Ambisonic mixing finally became a reality in the early Eighties with the launch of a series of rack-mounted outboard processors by Audio + Design Recording in Reading. Known as the Ambisonic Mastering Package(10), the units were designed by Dr Geoff Barton and included a professional studio decoder, capable of decoding B-Format and 2- or 3-channel UHJ. The other units utilized a number of different approaches to the challenge of localizing signals in an Ambisonic soundfield, and were all designed to integrate with a conventional console as much as possible.

The Pan-Rotate unit offered eight mono inputs, the angle of each of which could be controlled by a continuously-rotating 360-degree knob which panned the signal around the room. A second "radius vector" control determined the distance from the center, and allowed a sound to be brought in from the edge of the array, through the center and out the other side – a facility which is not possible with most other surround systems. It output a B-Format signal and included a rotate control which could be used to rotate the entire soundfield, and an additional B-Format input to be fed from another source such as a Soundfield mic.

The B-Format Converter took feeds from four console groups and an aux send, and used the console panpots to pan across each quadrant of the soundfield depending on the pair of groups selected. It, too, output a B-Format signal.

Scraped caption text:
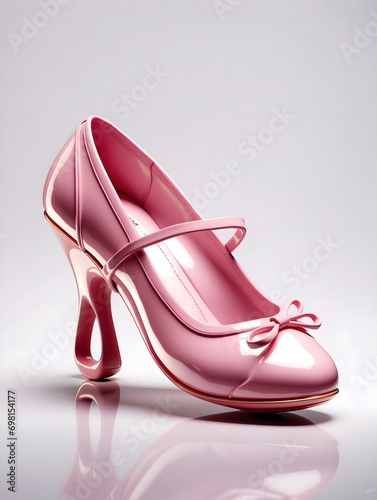A pink high heel shoe in the design of ballet shoes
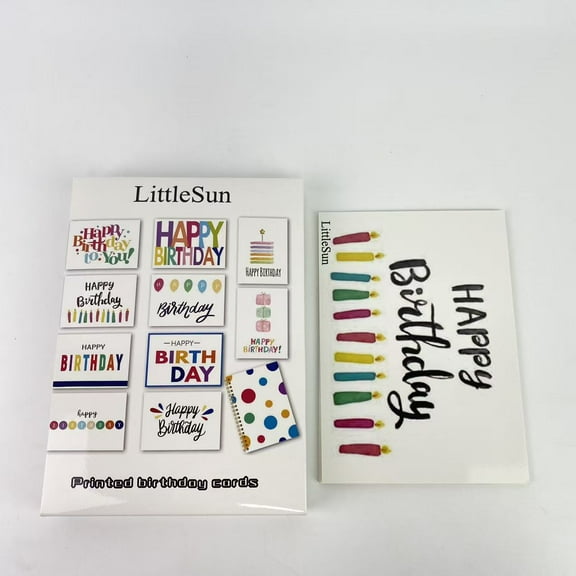 LittleSun Printed birthday cards,Happy Birthday Cards Bulk with Short Message Inside, 5x7 Inch Thick Card Stock Assorted Birthday Cards with Envelopes - 6 pcs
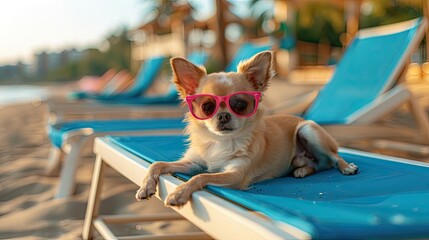 Poster - The Glamorous Pooch: Small Dog in Pink Sunglasses Relaxing on Beach Chair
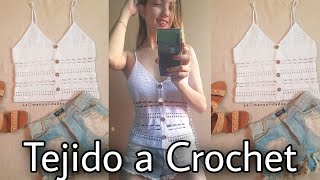 Blusa tejida a crochet de tirante a la moda Todas las tallas [upl. by Atniuqal161]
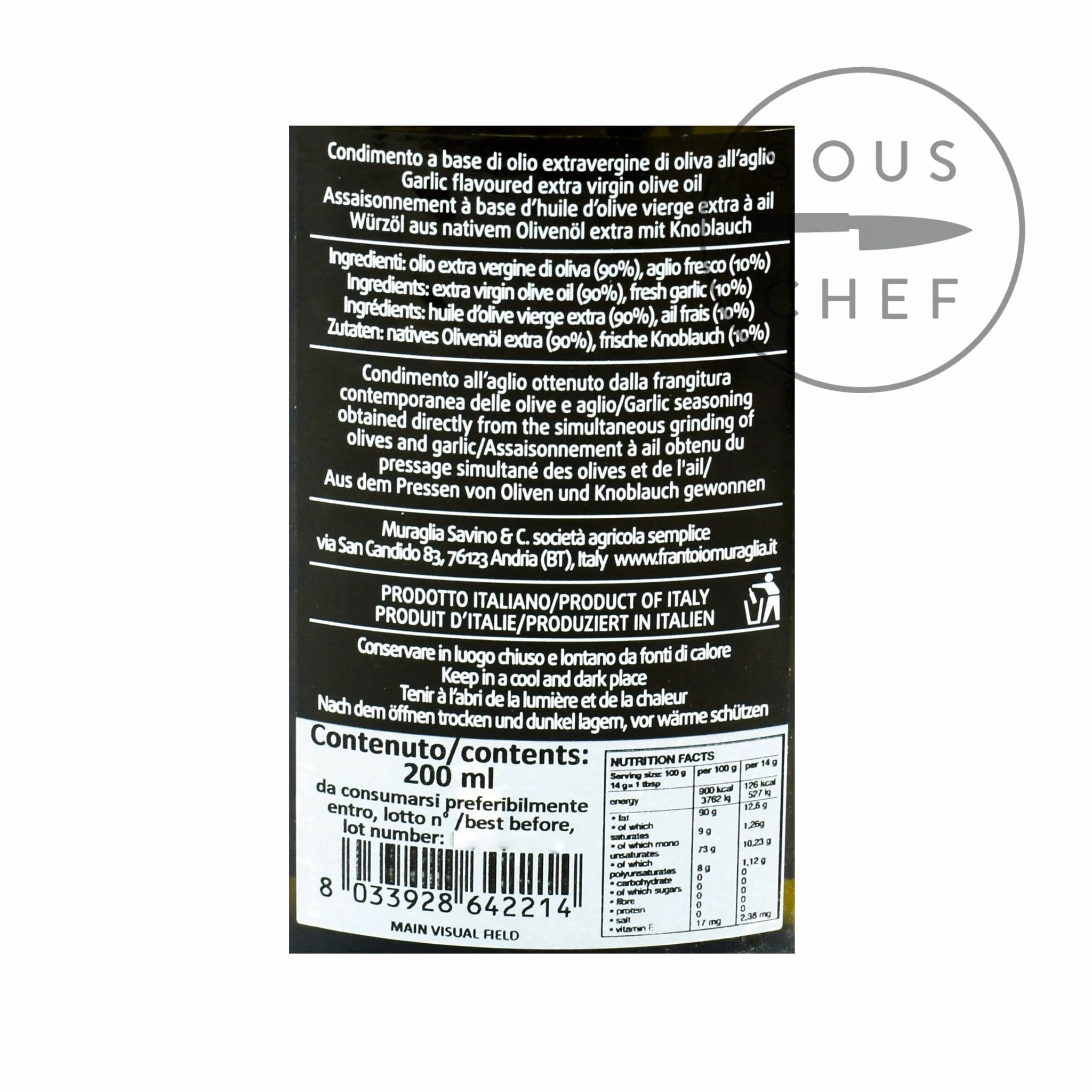 Ingredients Frantoio Muraglia Aromatic Garlic Extra Virgin Olive Oil 5 Ingredients Frantoio Muraglia Aromatic Garlic Extra Virgin Olive Oil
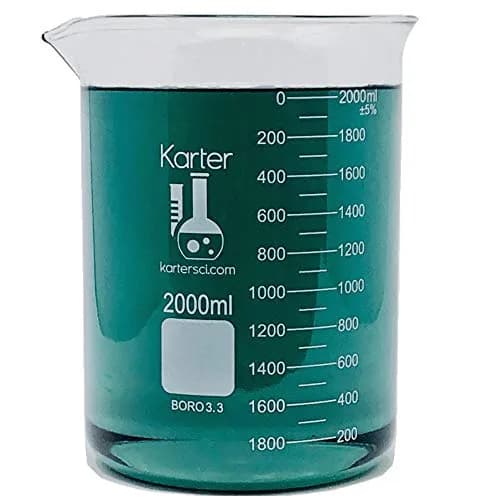 Karter Scientific 2000ml Borosilicate Glass Beaker, Low Form, Double Scale, Graduated, ASTM E960 Type I, Heavy-Duty, Beaded Rim, Spout thumbnail 1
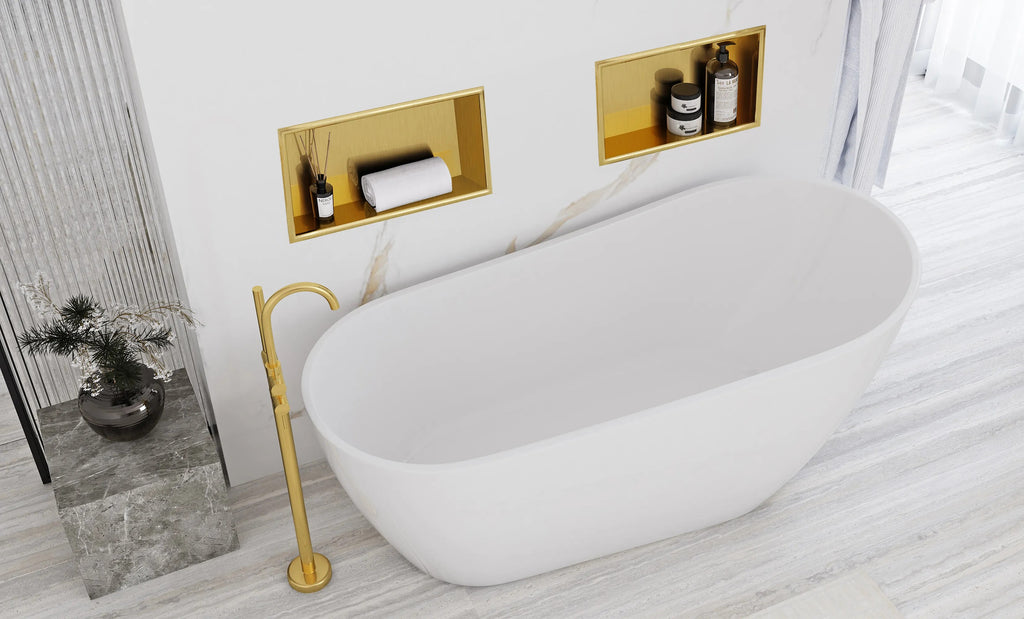 bathroom shelf 30x45 gold brush  7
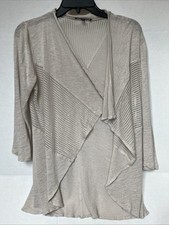 Open Front Lightweight Cardigan Sweater Beige Boho Western Womens Large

## Goal of the exercise:
From the passage on Ambisonic mixing above, write out the stretch from "The Pan-Rotate unit" through "a B-Format signal." word for word.

## Expected answer:
The Pan-Rotate unit offered eight mono inputs, the angle of each of which could be controlled by a continuously-rotating 360-degree knob which panned the signal around the room. A second "radius vector" control determined the distance from the center, and allowed a sound to be brought in from the edge of the array, through the center and out the other side – a facility which is not possible with most other surround systems. It output a B-Format signal and included a rotate control which could be used to rotate the entire soundfield, and an additional B-Format input to be fed from another source such as a Soundfield mic.

The B-Format Converter took feeds from four console groups and an aux send, and used the console panpots to pan across each quadrant of the soundfield depending on the pair of groups selected. It, too, output a B-Format signal.